— Мне интересней коньяк пить, а не эту вот заразу от перхоти! Посмотрим, что ты запоешь со своей гласностью через денек-другой, когда во рту пересохнет.
— А я не стану больше пить, Володя. Мне отсоветовали.
— Та-ак, отсоветовали, значит? И кто же советчики? Небось на уровне ЦК, не ниже? Ну и юморок у тебя, Кент, черней не бывает. Можешь мне ухо откусить, если не станешь больше пить. И учти: я слово держу. Отсоветовали ему! Ты, Кент, и сейчас хочешь, только не признаешься в том себе. Сегодня тебе и без бормотухи хорошо: за дверь выпустили — от одного воздуха небось хмельной. Небось думаешь: все теперь впереди! А впереди у тебя ничего. Могила! Или… урна.
— Впереди, Володя, дорога. Широкая, светлая… У всех.
— Слыхали. В необъятные просторы! Только мне не дойти: ноги дрожат. Мне бы его сегодня отведать, коммунизма заветного, не сходя с места. Чтобы на каждом углу не бормотуха марганцовая, не сучок десятирублевый, а кагорец ангельский, ароматный!
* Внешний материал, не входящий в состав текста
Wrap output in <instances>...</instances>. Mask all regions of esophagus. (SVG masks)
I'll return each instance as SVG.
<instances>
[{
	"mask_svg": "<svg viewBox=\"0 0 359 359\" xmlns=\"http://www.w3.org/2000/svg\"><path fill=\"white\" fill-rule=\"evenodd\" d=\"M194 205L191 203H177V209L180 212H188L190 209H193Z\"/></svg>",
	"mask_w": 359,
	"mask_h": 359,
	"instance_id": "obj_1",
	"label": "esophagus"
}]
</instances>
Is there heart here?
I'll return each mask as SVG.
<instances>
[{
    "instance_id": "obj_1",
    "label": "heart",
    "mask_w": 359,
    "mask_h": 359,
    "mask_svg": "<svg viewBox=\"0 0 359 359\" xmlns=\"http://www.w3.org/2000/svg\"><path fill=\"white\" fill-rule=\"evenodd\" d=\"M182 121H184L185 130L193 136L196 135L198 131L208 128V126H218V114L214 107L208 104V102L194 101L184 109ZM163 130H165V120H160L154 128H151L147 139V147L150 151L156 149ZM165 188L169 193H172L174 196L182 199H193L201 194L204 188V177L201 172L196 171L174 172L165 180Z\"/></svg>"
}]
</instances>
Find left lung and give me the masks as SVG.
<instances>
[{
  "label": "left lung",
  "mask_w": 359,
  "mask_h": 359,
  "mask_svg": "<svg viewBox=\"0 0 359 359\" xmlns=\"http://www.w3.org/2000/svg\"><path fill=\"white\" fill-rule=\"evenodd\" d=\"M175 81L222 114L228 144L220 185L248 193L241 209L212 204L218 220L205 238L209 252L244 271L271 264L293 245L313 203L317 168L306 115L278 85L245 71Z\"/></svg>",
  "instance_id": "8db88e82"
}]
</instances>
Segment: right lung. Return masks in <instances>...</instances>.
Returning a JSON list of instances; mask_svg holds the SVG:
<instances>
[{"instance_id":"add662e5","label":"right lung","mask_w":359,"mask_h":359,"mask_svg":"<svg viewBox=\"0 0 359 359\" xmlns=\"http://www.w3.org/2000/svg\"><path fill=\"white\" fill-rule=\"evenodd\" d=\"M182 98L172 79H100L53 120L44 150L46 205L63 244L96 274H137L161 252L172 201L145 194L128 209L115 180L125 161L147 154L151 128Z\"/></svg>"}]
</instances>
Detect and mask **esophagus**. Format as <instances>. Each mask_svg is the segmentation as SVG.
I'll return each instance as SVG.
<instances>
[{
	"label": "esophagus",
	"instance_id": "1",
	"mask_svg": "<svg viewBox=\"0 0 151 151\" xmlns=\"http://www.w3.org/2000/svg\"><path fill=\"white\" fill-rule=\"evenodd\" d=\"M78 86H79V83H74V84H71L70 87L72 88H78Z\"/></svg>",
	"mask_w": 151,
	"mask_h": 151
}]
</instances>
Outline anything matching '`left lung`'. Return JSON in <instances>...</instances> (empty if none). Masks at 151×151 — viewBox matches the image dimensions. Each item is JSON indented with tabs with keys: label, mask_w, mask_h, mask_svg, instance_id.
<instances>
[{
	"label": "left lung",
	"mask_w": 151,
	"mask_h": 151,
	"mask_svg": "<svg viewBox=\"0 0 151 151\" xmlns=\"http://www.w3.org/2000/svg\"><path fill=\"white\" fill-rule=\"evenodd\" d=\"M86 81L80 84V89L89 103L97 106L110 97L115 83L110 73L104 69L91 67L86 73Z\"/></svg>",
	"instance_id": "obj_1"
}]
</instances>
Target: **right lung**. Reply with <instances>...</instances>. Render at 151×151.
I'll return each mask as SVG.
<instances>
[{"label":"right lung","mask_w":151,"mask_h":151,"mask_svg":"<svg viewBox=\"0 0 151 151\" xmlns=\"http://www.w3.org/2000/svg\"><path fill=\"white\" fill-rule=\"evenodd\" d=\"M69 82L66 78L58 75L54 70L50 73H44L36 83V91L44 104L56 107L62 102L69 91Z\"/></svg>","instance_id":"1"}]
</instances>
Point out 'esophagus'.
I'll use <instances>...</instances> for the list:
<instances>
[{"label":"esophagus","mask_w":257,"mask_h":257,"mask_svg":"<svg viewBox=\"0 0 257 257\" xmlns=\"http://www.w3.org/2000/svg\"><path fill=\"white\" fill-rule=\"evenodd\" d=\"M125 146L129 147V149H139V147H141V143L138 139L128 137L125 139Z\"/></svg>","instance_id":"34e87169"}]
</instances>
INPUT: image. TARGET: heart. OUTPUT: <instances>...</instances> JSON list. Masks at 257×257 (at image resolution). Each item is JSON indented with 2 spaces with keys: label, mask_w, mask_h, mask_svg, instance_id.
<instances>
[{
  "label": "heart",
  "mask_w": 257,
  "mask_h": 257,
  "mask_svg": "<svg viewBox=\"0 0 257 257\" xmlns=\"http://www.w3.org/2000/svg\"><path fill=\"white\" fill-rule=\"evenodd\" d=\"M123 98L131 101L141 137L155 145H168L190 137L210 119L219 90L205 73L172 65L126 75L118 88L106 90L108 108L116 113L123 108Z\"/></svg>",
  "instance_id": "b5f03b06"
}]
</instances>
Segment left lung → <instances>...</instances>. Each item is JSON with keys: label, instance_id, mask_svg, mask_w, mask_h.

Причем дармовой…
— Послушай, Володя: «В бане номер семнадцать неизвестный преступник совершил кражу номерка у гражданина Т., получил в гардеробе его дубленку и шапку, а затем скрылся». Представляешь, о чем пишут? О нас с тобой! О нижнем этаже, о подвалах! О самой, так сказать, гуще народной! Однако неряшливы до чего газетчики: отца сынок убил — происшествие, номерок в бане украли — преступление. Что же все-таки происходит, Володя, дорогой? Скажи, не утаивай от меня ничего, пожалуйста! Потому как я… ну, совсем как тот партизан, который до сих пор поезда под откос пускает. Власть-то хоть советская в городе?
— Советская… Успокойся. — Володя Чугунный задышал прерывисто, словно ему воздуха недоставало, затем синюшно-рыхлое, перекошенное диагональю частых судорог лицо его посетила пепельная бледность; воздух, употребляемый Чугунным для поддержания жизни, с трудом проталкивался в его грудную клетку.
— Прости, Володя, не думал, что у тебя настолько плохо. Живешь-то в семье?
— В семье вольной, новой! — отдышался и вновь саркастически повеселел бывший осветитель «театра для умалишенных».
— Послушай, Володя, сейчас мы разойдемся и, может, не встретимся больше никогда. Разве что на последней дороге. Скажи, хочешь… избавиться? Я тебе помогу. А? Познакомлю с врачами. Жить будешь у меня. Хочешь — помогу? — умилился своей доброте, своему невесть откуда взявшемуся порыву Мценский.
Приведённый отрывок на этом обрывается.